Il faut vivre dangereusement…
1992 “ Inter Haras ” à Cluny.
Evénement majeur qui chaque année met en concurrence, en tandem et en attelage à quatre, les chevaux et les gardes des Haras. Rassemblement
sensationnel d’étalons de sang, mais aussi des neuf races de trait françaises que le monde entier nous
envie.
Voitures prestigieuses, inventoriées au patrimoine national.
Fragile vitrine…
Que reste-t-il aux chevaux de trait pour prolonger leur existence, si ce n’est le débardage encore, dans quelques forêts, et les compétitions d’attelage où ils ne sont pas très nombreux ?
C’est à pleurer.
Que reste-t-il des Haras pour lesquels j’aimais à dire que les impôts, là oui, pour eux, je les payais de bon cœur ?
Peau de chagrin.
Formidables encolures nattées de tricolore, parées d’une queue de
renard attachée au frontal et cerclées de grelottières
empoilées de blaireau. Croupes alertes et rebondies, queues tressées de laine ou
de paille, souvent coupées afin que les guides ne se prennent
dedans.
Pratique révolue à présent. Fanons velus, pieds grands comme des assiettes, et
surtout, regards de velours, car ces gros sont des
tendres, des grands gentils.
Comme je m’attarde, en admiration devant un ardennais vêtu d’une incroyable robe isabelle, on me demande si je ne voudrais pas être
juge de voiture pendant le marathon sur un attelage à quatre comtois.
Evidemment, je saute sur l’occasion.
Equipée de mon casque de « compète », d’un chrono, d’un crayon
et d’une feuille de pénalités, je m’assois en touriste aux premières loges,à la gauche du meneur.
Je ne vais pas être déçue de l’expédition.
Nous sommes au début de l’ancienne voie ferrée, là où se donne le départ. Nous bavardons un
peu. Celui qui tient les guides
m’explique qu’il n’a pas bien l’habitude de mener à quatre,
- Ah bon ?
L’un des grooms en rajoute en me disant que le timonier gauche n’est attelé que depuis deux jours…
- Ah ?
Eh bien, on va faire avec, n’est-ce-pas ?
Personnellement il me manque au moins une « case » : j’affronte le danger. Un peu suicidaire peut-être, ou fataliste, on ne sait pas.
Nous partons... Pas loin.
Au bout de quelques pas, le timonier gauche qui est sous mon nez, se pointe, s’effondre, glisse sous le timon et fait tomber le timonier droit.
Là, quand même, on est mal…braves, les comtois ne se débattent pas.
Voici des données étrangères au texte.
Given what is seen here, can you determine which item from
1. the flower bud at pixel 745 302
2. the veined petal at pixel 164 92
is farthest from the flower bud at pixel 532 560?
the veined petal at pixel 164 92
Par chance, pas de bobo. Les grooms arrivent à les démêler de leurs traits, à les remettre debout et en place.
- Lààà, tout doux…
Nous repartons.
Le novice est calmé. Il a appris beaucoup en peu de temps.
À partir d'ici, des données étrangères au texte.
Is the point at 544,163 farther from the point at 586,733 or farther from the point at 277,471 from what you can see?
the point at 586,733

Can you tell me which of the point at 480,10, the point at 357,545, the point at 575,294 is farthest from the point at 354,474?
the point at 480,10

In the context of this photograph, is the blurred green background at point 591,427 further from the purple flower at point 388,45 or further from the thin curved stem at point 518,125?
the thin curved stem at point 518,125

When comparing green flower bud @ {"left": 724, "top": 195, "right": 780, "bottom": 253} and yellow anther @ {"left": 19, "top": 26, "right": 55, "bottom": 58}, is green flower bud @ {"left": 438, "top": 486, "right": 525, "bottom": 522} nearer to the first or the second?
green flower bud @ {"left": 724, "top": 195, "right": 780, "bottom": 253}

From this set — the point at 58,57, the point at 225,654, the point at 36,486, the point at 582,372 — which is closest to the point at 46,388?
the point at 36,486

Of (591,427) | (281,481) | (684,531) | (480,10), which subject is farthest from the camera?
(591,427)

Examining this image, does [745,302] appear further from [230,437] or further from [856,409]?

En troupeau, il suit sans se poser de question. La phase de pas, n’en parlons pas, ils vont trotter tout le temps.
Pour les pénalités, ça fait mal !
Nous grimpons les côtes de Varanges. C’est raide, ça occupe les chevaux qui mettent tout leur cœur à l’ouvrage sous leurs crinières d’un blond d’enfant. Pas grands, les comtois,
mais avec de l’énergie et du sang. Puis, nous redescendons, c’est toujours aussi raide, et là, ça se gâte. Les volées cessent d’avancer, les timoniers continuent de tirer.
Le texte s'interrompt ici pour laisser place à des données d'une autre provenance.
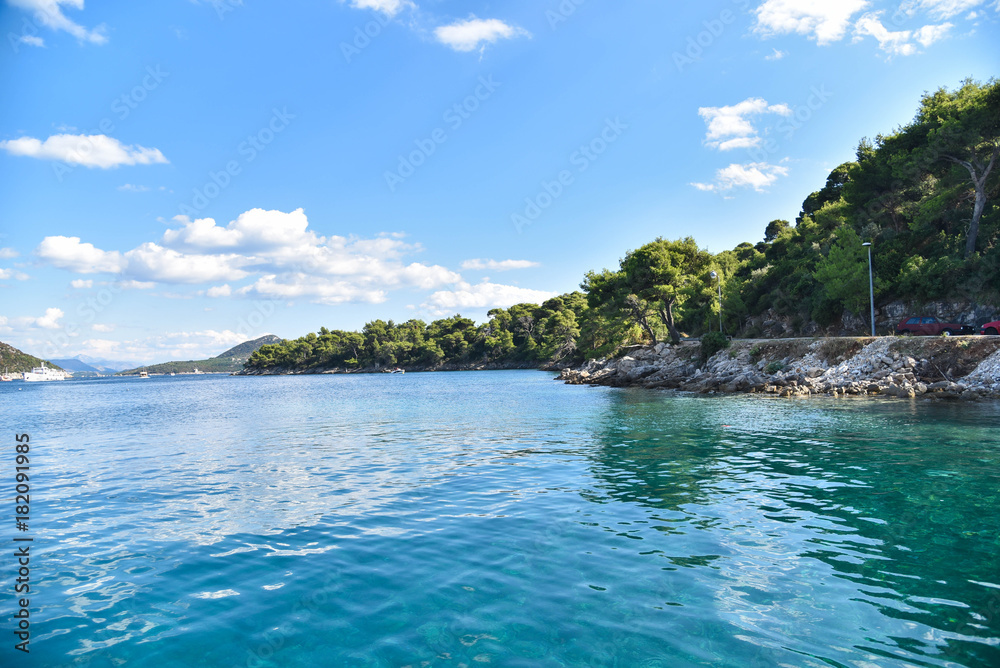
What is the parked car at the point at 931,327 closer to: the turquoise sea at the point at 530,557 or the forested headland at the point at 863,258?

On se rentre dedans. Les volées s’échappent à gauche. Pour un peu ça ferait un
quadrige… l’ennui, c’est que la voiture commence à verser du côté du meneur, lequel avec
un flegme qu’on lui envierait Outre-Manche, se lève et s’assoit sur mes genoux !
Sauvés !
Au rappel, les quatre passagers remettent la voiture sur ses roues, les volées reviennent à leur place et nous débouchons enfin en terrain plat sur le champ de courses autour duquel sont repartis les
obstacles à négocier.
Le meneur me dit alors :
- Ça ne vous a pas dérangée que je m’assois sur vos genoux ?
- Oh non, pensez donc…
Alors, après avoir fait quelques nœuds dans les obstacles, nous irons jusqu’à l’arrivée, intacts, et tous ensemble.
Je ne savais pas qu’on avait autant l’esprit d’aventure dans les Haras.